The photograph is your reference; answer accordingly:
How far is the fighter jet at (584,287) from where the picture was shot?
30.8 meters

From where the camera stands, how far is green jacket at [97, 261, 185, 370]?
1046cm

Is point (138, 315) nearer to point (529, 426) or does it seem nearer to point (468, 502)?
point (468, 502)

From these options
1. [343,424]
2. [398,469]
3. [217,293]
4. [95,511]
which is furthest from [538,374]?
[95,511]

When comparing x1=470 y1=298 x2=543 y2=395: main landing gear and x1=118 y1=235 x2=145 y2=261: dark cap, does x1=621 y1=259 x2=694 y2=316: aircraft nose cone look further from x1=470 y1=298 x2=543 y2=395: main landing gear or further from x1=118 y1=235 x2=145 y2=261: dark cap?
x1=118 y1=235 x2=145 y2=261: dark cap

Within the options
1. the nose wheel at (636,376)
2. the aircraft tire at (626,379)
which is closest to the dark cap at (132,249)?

-*-

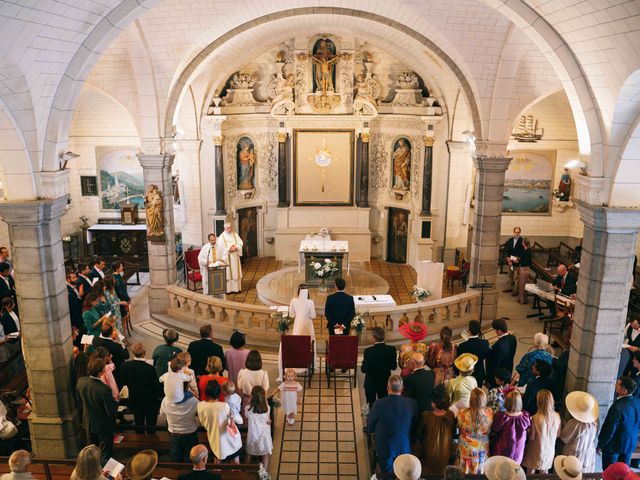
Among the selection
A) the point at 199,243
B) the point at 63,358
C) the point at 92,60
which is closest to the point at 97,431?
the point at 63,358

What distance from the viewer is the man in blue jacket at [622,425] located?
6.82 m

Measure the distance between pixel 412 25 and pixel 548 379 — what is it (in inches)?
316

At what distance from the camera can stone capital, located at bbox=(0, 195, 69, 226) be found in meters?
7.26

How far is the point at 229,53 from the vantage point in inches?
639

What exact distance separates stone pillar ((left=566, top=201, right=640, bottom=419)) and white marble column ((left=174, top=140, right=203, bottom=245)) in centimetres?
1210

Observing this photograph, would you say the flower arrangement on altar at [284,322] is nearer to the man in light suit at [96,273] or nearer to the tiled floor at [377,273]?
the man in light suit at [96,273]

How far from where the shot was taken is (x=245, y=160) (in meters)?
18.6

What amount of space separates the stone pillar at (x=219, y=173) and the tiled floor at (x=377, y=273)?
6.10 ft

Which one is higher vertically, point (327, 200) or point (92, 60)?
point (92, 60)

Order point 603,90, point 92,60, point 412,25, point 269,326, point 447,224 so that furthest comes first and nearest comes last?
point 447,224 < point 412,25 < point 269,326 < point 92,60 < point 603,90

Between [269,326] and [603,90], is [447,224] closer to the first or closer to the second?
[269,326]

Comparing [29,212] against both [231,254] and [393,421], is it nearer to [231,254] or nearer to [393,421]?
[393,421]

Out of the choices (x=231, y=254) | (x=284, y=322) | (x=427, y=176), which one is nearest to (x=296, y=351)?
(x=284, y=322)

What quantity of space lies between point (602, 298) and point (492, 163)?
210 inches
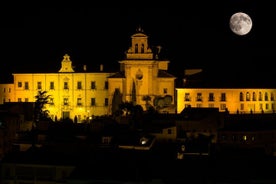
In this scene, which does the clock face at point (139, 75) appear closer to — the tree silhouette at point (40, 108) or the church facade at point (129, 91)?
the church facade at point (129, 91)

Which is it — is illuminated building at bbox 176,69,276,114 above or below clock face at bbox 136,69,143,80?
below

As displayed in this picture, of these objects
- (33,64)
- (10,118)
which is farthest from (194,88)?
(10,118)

-*-

● Given request
Report each line of the records above that contains the word "church", treating uppercase and lowercase letters as distinct.

● Full solution
In this scene, which does the clock face at point (139, 75) appear closer to — the tree silhouette at point (40, 108) or the church facade at point (129, 91)?
the church facade at point (129, 91)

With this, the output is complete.